In college I wrote out a Bible verse in calligraphy and mailed it to a friend attending a college on the other side of the country. Since she was Muslim, I was shocked when I came to visit 6 months later and found it hanging on her dorm wall, right above her bed. When I walked into her room, fresh off the plane, she reached up and touched it. “Thank you for sending me this,” she said, “I love it. It reminds me just how generous God is.”
The verse was Matthew 6:26-30.
“Look at the birds in the sky; they do not sow or reap, they gather nothing into barns, yet your heavenly Father feeds them. Are not you more important than they? Can any of you by worrying add a single moment to your life-span? Why are you anxious about clothes? Learn from the way the wild flowers grow. They do not work or spin. But I tell you that not even Solomon in all his splendor was clothed like one of them. If God so clothes the grass of the field, which grows today and is thrown into the oven tomorrow, will he not much more provide for you?”
I can’t for the life of me remember what provoked me to write out and send this verse to my friend all those years ago, or what exactly led her to cherish it. I also don’t know why I never hung something so beautiful above my own bed in college. But I vividly remember that piece of paper hanging there, and her hand gently touching it.
I stumbled onto this very verse this week in the Waiting in the Word Advent study. Every verse packs a bunch if you give it a chance to speak, but reading this one was like greeting a dear friend. Even though I am now divided from my college friend by languages, religions, lifestyles and oceans, she was so profoundly right. Our God is a generous God. He is a God that feeds the birds and dresses the flowers. He loves and cherishes all things. And this is the message, the message of generosity, that I want to be greeted with every morning.
Because, let’s be honest, most mornings I wake up feeling far less than generous.
I didn’t get enough sleep, I don’t have enough time, I can’t help everyone at once, we don’t have enough milk, I don’t have enough patience, I can’t remember everything, I never get to do what I want to do…
In my tiny world, scarcity always wins out over generosity.
And here we are, in Advent.
I know that Christmas is intended to be the season of generosity and giving but as the days of December tick down I being to feel that everything is in shortage. My time, my patience, my resources. My husband and I sat together and went through the November expenses a few nights ago and when all the numbers are there, accounted for and in their correct columns, I felt my chest tighten. I spent how much on groceries? Our credit card bill is what? How is our life so expensive? I thought we were living simply….
And a sense of scarcity consumes me. I want to be generous. I want to tithe and then some. I want to give until it hurts and then fall confidently back into the arms on my loving God.
But then the “what-if’s” creep in. What if we need to replace the furnace, or if there is complication with the baby? What is a car dies or we have to move? What if my husband looses his job or we need to help out a family member in crisis?

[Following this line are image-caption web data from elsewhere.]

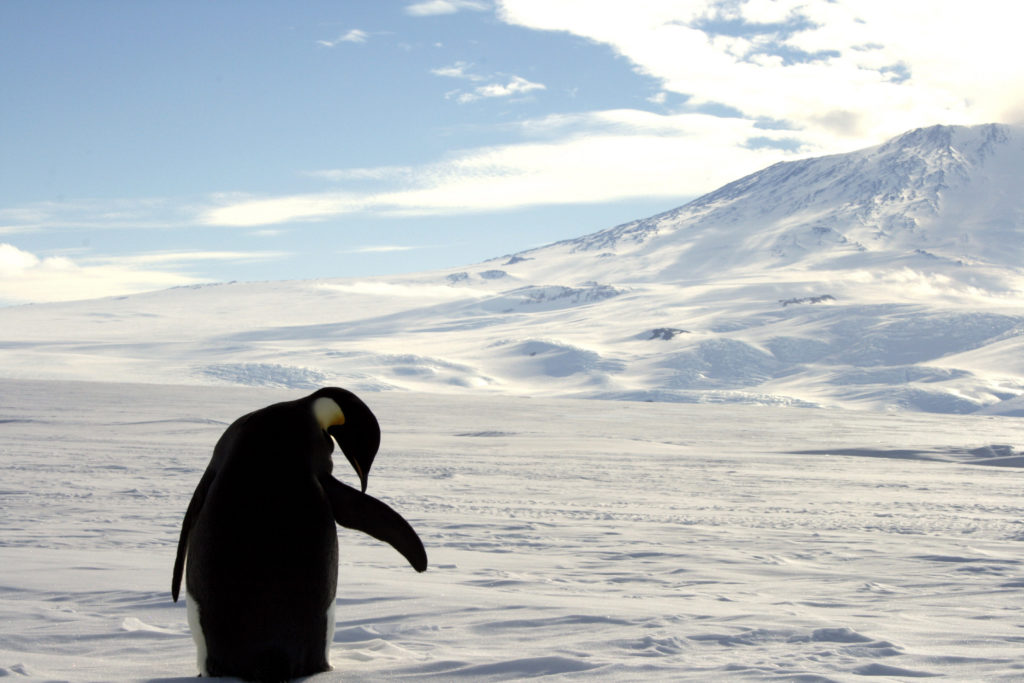 A foraging Emperor penguin preens on snow-covered sea ice around the base of the active volcano Mount Erebus, near McMurdo Station, the largest U.S. Science base in Antarctica, December 9, 2006. Photo by REUTERS/Deborah Zabarenko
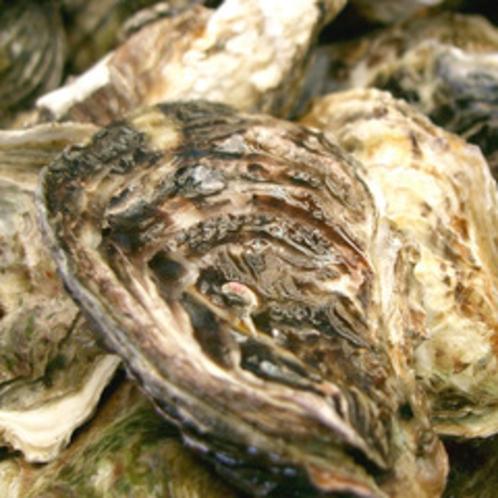 【殻付カキ】的矢湾で養殖される清浄浄化を施した安心・安全なカキ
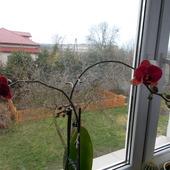 mój skarbuś ma z dnia na dzień więcej kwiatów i pąków :)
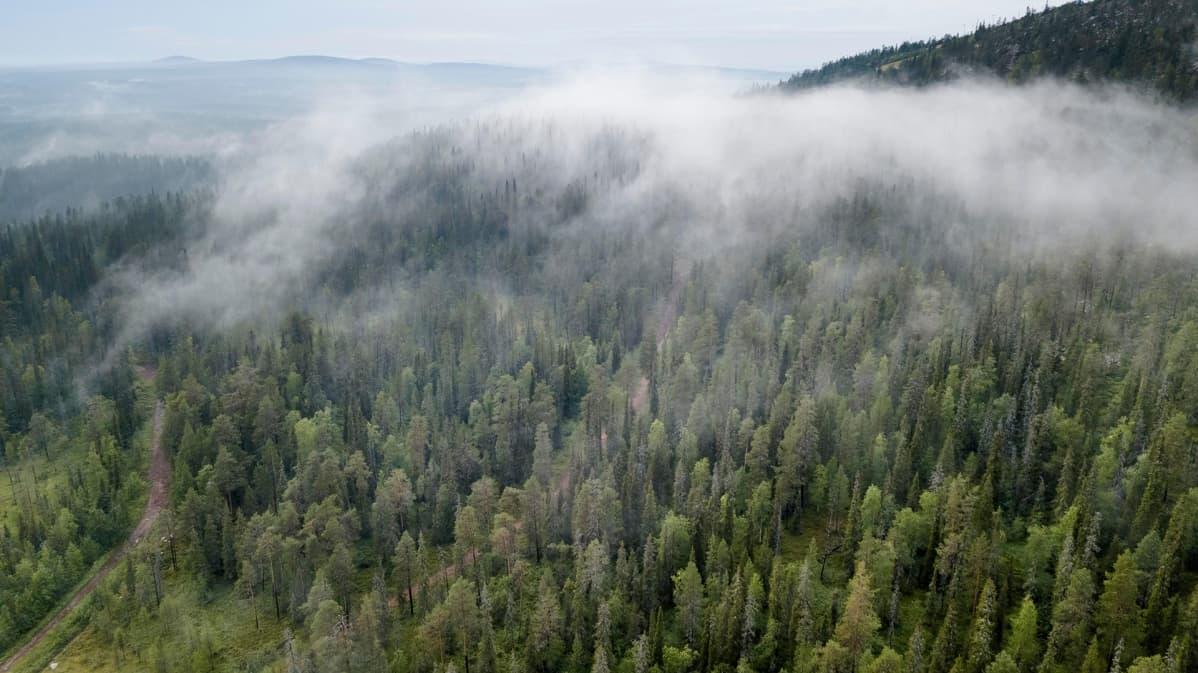 Ilmajohtojen siirto maakaapeliin vapauttaa kymmeniätuhansia hehtaareja metsitykseen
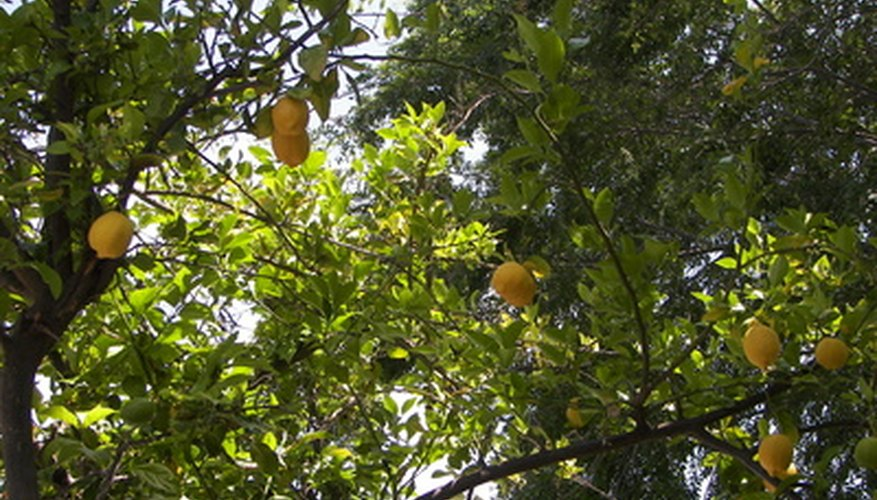 Lemon trees bearing fruit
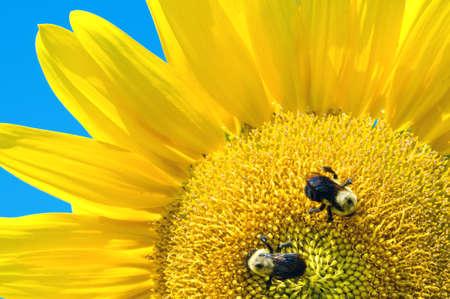 kwadrant: Sunflower quadrant with bees Zdjęcie Seryjne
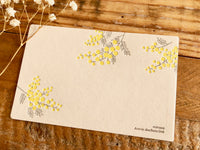 High Quality Botanical Garden Letterpress Postcard -Mimosa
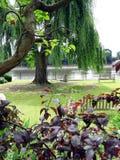Vista em um jardim Fotos de Stock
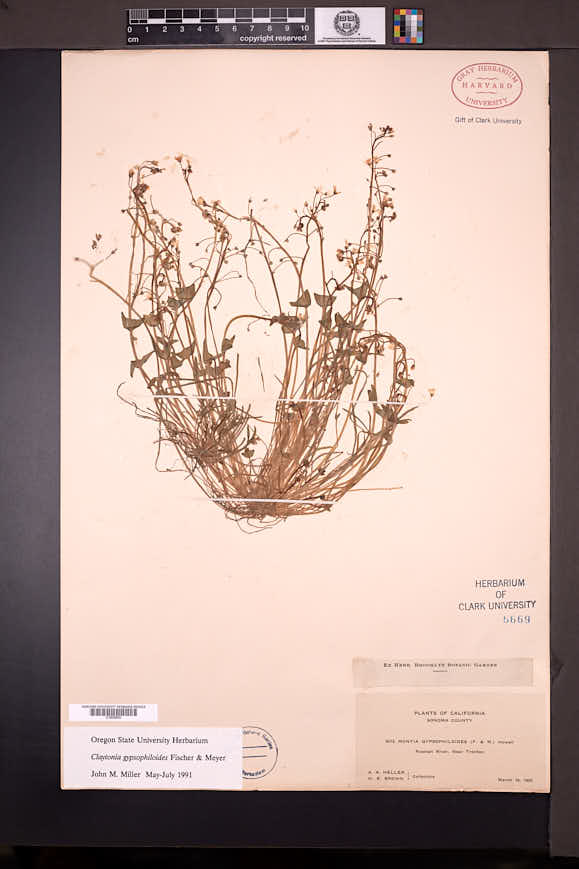 Claytonia gypsophiloides image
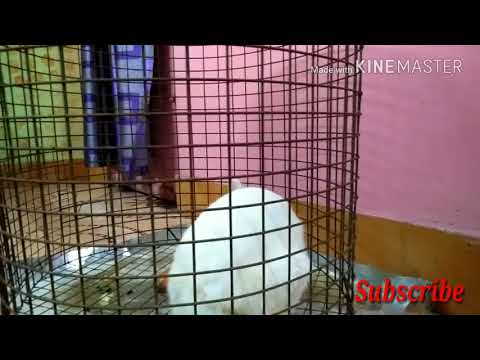 Our Loving Birds Pets Hindi Channel Introduction....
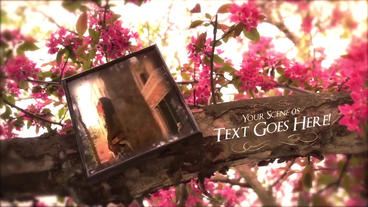 Tree of Memories After Effects Template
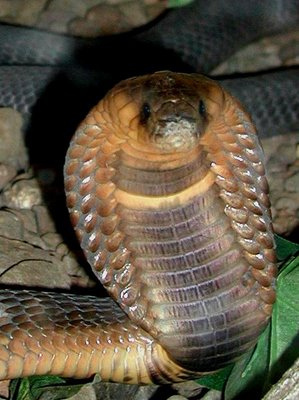 Egyptian Cobra (Photo by John Walker/Creative Commons via Wikimedia)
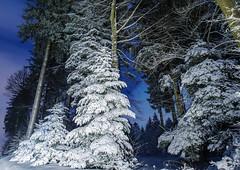 Tel un conte de notre enfance (Valentin le luron) Tags: 20170115 nikon 800 e forêt nature paysage neige nuit étoile bois du jorat vaud sapin romandie suisse lausanne yves paudex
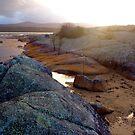 Binalong sunset by jayview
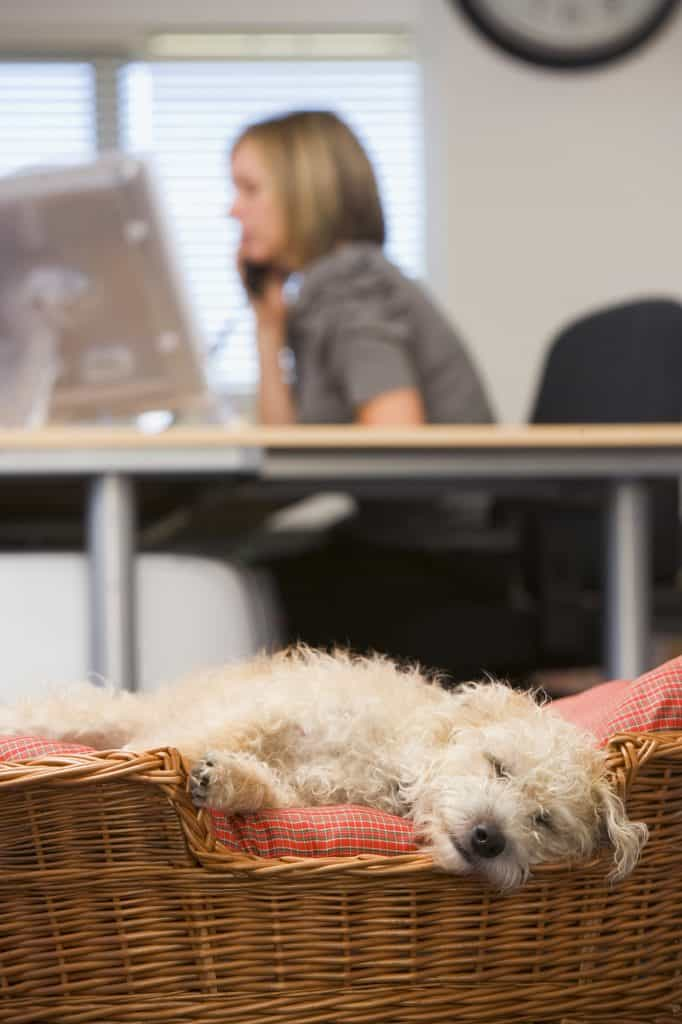 Dog sleeping in garden home office with woman in background
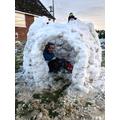 Harvey's igloo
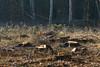 ckuchem-7205 (christine_kuchem) Tags: wald abholzung baum baumstämme bäume einschlag fichten holzeinschlag holzwirtschaft waldwirtschaft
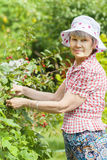 Elderly woman pick up black currant Stock Photo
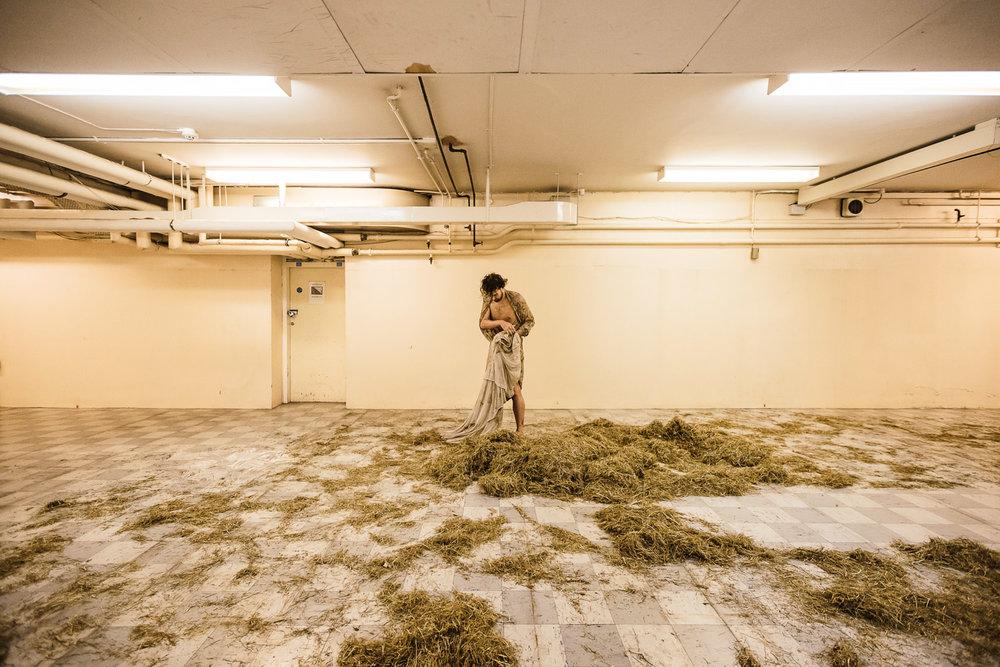 Robert Hardaker | Plough Your Own Furrow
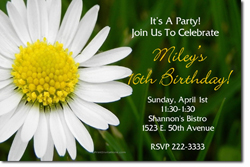 Design online, download jpg immediately DIY daisy flower party birthday Invitations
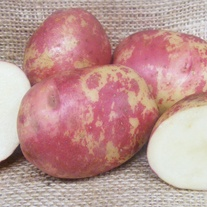 Potato Red King Edward (Maincrop Seed Potato)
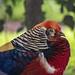 golden pheasant por ikarusmedia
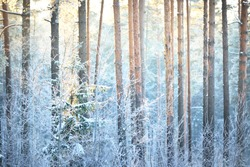 The wall of pine, spruce, juniper and birch trees in a coniferous forest at sunset. Golden evening sunlight glowing through the tree trunks. Winter wonderland. Finland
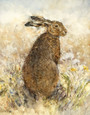 The Curious Hare (Canvas) by Gary Benfield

All of the possible disasters of the future make today’s blessings look miserably small.
And then there is that annoying verse right in the middle: Can any of you by worrying add a single moment to your life-span?
Ah, worrying. My old friend and constant companion.
Of course greed and worrying are linked. My lack of generosity is not fueled by selfishness but by fear.
And yet, what do I have to fear? My God feeds even the birds and richly dresses the wild flowers. How much more will He do for me?
So I wrote out these verses for the second time this week. This time for me to hang somewhere and read often. Just like the first time, I was swallowed up in the beautiful summery feel of these words, the sensation that I was with Christ, sitting in an open meadow, birds in the sky cheerfully chirping and wild flowers bending in the breeze all around us. He spoke and the peace of that scene settled into my soul. With confidence I heard the truth. The truth that my life is full of abundance, not scarcity, and that I should respond with generosity.
That I should respond with generosity.